** Text under study **
Hill in Częstochowa, Poland

Jasna Góra Hill (formerly Stara Góra Hill) is a hill in Częstochowa, Poland, with an elevation of 295 meters above sea level, located in the Upper Warta Depression. The northeastern summit of the hill is home to the Jasna Góra Monastery.

The TERYT register lists Jasna Góra as a part of the city of Częstochowa. Administratively, it belongs to the districts of Podjasnogórska and Częstochówka-Parkitka.

== Geography ==
The hill has three summits. The highest point, at 295 meters above sea level, is located approximately 325 meters west of the Jasna Góra Monastery, behind the pilgrim house parking lot. The monastery complex is situated on the northeastern summit, at an elevation of 293 meters above sea level. The third summit, in the southwest, is located near St. Monika Street. For comparison, Częstochowa's city center lies at an elevation of 250–255 meters above sea level.

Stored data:
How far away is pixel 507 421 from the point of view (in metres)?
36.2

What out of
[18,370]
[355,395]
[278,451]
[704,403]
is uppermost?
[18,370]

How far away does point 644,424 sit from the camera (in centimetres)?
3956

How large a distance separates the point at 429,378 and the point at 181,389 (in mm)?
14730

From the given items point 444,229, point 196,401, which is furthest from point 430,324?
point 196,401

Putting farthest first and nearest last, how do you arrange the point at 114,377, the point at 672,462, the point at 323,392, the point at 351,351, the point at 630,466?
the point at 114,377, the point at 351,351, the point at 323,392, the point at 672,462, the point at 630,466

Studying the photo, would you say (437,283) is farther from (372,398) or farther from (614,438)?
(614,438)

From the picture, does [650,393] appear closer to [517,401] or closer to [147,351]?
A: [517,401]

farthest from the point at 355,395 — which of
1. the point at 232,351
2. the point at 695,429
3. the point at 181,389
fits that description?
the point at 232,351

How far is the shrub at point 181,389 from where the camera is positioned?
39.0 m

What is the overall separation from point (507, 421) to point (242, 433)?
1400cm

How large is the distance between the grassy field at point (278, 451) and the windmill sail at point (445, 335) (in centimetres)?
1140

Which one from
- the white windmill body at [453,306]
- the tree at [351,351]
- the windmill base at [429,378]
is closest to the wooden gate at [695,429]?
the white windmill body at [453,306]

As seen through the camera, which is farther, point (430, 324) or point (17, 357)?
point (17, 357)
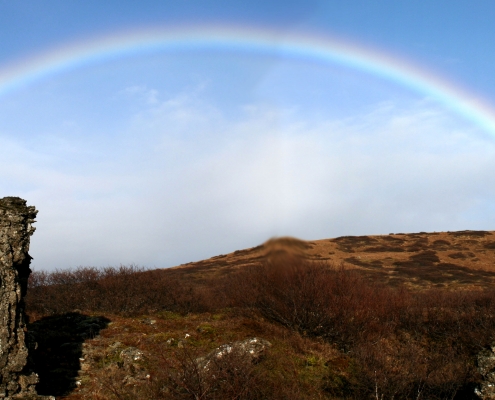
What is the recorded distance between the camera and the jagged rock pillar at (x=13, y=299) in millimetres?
10047

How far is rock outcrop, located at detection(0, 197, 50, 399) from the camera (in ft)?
33.0

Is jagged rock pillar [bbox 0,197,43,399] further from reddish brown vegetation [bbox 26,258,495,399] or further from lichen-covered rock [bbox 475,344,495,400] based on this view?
lichen-covered rock [bbox 475,344,495,400]

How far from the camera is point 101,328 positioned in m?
18.2

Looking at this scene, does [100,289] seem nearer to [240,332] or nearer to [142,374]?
[240,332]

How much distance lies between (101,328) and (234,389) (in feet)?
36.7

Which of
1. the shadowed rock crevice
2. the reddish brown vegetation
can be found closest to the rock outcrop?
the shadowed rock crevice

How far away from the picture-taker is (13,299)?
10391mm

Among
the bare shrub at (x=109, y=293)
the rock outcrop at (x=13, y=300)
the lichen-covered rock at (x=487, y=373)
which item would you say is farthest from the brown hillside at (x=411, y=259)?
the rock outcrop at (x=13, y=300)

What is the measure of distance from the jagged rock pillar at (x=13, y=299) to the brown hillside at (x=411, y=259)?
23.0m

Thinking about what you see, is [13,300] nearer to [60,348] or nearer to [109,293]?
[60,348]

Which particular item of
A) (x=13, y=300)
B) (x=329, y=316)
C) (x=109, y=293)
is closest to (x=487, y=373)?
(x=329, y=316)

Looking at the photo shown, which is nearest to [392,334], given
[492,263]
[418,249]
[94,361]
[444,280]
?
[94,361]

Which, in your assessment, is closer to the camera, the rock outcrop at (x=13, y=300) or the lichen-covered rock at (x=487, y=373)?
the rock outcrop at (x=13, y=300)

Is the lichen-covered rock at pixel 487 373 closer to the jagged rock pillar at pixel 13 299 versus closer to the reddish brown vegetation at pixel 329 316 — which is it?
the reddish brown vegetation at pixel 329 316
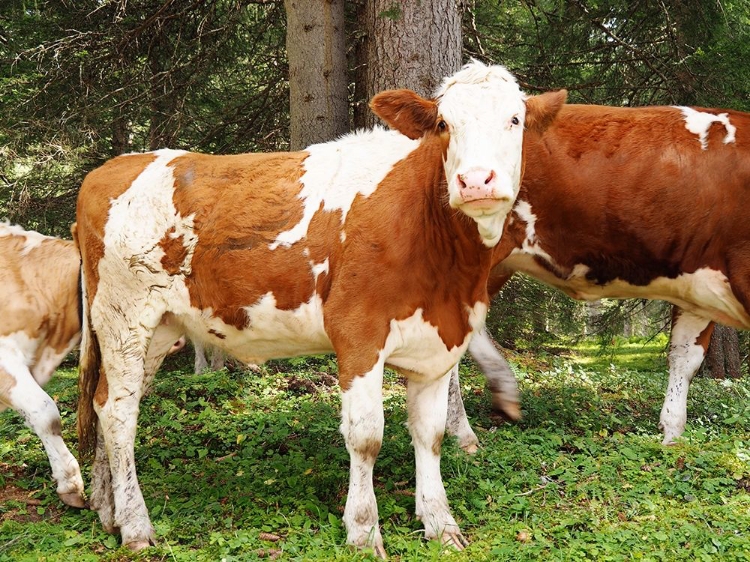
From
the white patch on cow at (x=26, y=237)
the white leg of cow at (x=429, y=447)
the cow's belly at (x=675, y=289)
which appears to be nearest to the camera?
the white leg of cow at (x=429, y=447)

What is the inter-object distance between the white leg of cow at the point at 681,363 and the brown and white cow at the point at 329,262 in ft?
9.77

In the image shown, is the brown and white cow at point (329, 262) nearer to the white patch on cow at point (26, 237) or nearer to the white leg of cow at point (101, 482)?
the white leg of cow at point (101, 482)

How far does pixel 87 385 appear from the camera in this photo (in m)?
5.80

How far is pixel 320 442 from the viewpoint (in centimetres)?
657

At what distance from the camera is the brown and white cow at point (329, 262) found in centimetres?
467

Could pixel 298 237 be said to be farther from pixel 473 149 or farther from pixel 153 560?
pixel 153 560

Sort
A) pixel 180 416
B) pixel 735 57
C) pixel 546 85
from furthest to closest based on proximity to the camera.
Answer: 1. pixel 546 85
2. pixel 735 57
3. pixel 180 416

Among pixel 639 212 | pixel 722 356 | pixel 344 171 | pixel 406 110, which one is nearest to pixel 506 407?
pixel 639 212

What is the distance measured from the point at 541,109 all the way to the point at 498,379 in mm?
2724

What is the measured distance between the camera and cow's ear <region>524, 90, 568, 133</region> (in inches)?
186

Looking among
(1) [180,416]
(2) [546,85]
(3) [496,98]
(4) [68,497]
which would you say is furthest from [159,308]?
(2) [546,85]

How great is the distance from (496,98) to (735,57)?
644cm

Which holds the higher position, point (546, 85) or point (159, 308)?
point (546, 85)

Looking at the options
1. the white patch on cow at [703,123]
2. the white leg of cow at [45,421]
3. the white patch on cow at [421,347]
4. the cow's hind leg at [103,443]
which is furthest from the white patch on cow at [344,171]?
the white patch on cow at [703,123]
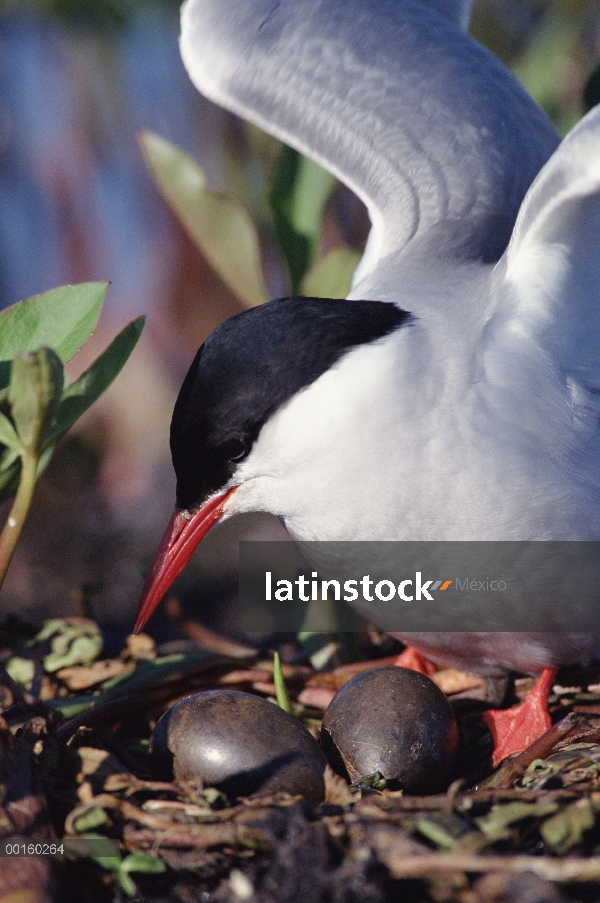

** Required actions **
A – Answer these questions from the text on Jasna Góra Hill, one answer a line:
(i) What is the hill's elevation above sea level?
(ii) Which two districts does Jasna Góra belong to administratively?
(iii) At what elevation does the monastery complex stand?
B – Rewrite the paragraph of the Jasna Góra Hill text that begins "The hill has three summits" as a short list, keeping its main facts.
C – Go on with the text about Jasna Góra Hill, starting after its last sentence.

** Per-task outputs **
A –
(i) 295 meters above sea level
(ii) Podjasnogórska and Częstochówka-Parkitka
(iii) 293 meters above sea level

B –
- The hill has three summits.
- Highest point: 295 m above sea level, about 325 m west of the Jasna Góra Monastery, behind the pilgrim house parking lot.
- Northeastern summit: site of the monastery complex, 293 m above sea level.
- Southwestern summit: near St. Monika Street.
- Częstochowa's city center, for comparison, lies at 250–255 m above sea level.

C –
It is an inselberg composed of Upper Jurassic limestone. The base is surrounded by layers of Middle Jurassic clay. The hill is heavily urbanized, with limestone outcrops preserved in only two locations (near the St. James Bastion and the sixth station of the Way of the Cross).

== Name ==
The name Jasna Góra was first used in a document from 1388. It was given by Hungarian Pauline monks in reference to their mother monastery of St. Lawrence on Jasna Góra in Buda. The hypothesis that the name derives from the hill's light-colored limestone is considered unlikely. Previously, the hill was known as Stara Góra (Old Hill).

An alternative perspective suggests that Stara Góra refers to the entire hill, while Jasna Góra specifically denotes the northeastern summit where the monastery is located.